→ Given problem
The material below should be written out in full and exactly; pictures stay out of the copy.

Recorded information start

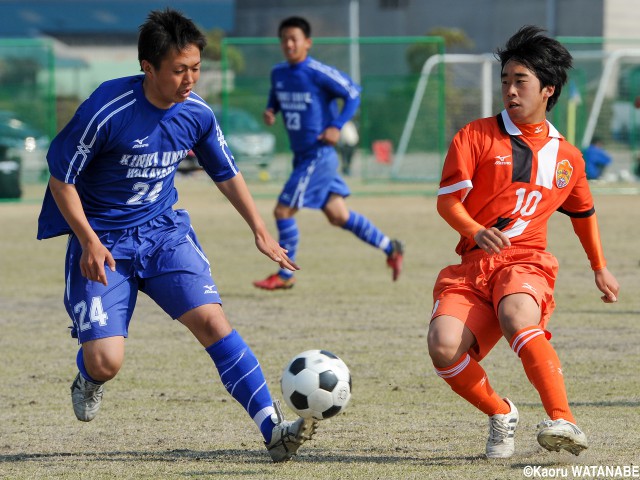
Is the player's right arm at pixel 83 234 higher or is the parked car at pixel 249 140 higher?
the player's right arm at pixel 83 234

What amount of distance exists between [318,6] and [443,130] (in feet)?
82.7

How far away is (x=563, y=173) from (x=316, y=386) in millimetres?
1306

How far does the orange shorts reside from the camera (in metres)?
4.53

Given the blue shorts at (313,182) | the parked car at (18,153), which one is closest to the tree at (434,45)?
the parked car at (18,153)

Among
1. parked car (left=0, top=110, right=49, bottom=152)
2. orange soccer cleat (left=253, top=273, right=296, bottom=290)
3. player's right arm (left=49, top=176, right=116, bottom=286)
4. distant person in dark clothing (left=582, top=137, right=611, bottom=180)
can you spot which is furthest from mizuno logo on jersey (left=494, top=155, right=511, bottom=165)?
parked car (left=0, top=110, right=49, bottom=152)

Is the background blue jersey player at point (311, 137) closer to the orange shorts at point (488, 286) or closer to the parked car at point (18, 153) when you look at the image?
the orange shorts at point (488, 286)

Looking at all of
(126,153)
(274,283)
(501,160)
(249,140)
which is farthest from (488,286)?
(249,140)

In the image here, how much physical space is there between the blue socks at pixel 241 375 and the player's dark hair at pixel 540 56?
1.55 metres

Recorded information end

→ Task answer
Is the player's right arm at pixel 83 234 higher or is the parked car at pixel 249 140 higher?
the player's right arm at pixel 83 234

What amount of distance exists between [318,6] and [443,130] (in feet)?
82.7

How far away is (x=563, y=173) from (x=316, y=386) in millimetres?
1306

How far does the orange shorts reside from the camera (in metres)?
4.53

Given the blue shorts at (313,182) | the parked car at (18,153), which one is closest to the tree at (434,45)?
the parked car at (18,153)

Among
1. parked car (left=0, top=110, right=49, bottom=152)
2. orange soccer cleat (left=253, top=273, right=296, bottom=290)
3. player's right arm (left=49, top=176, right=116, bottom=286)
4. distant person in dark clothing (left=582, top=137, right=611, bottom=180)
can you spot which is furthest from mizuno logo on jersey (left=494, top=155, right=511, bottom=165)?
parked car (left=0, top=110, right=49, bottom=152)

Is the background blue jersey player at point (311, 137) closer to the orange shorts at point (488, 286) or closer to the parked car at point (18, 153) when you look at the image?
the orange shorts at point (488, 286)

Looking at all of
(126,153)
(274,283)
(501,160)
(249,140)
which is farthest from (488,286)?
(249,140)

In the image here, how much physical space is there between the blue socks at pixel 241 375 and the player's dark hair at pixel 540 56?
1.55 metres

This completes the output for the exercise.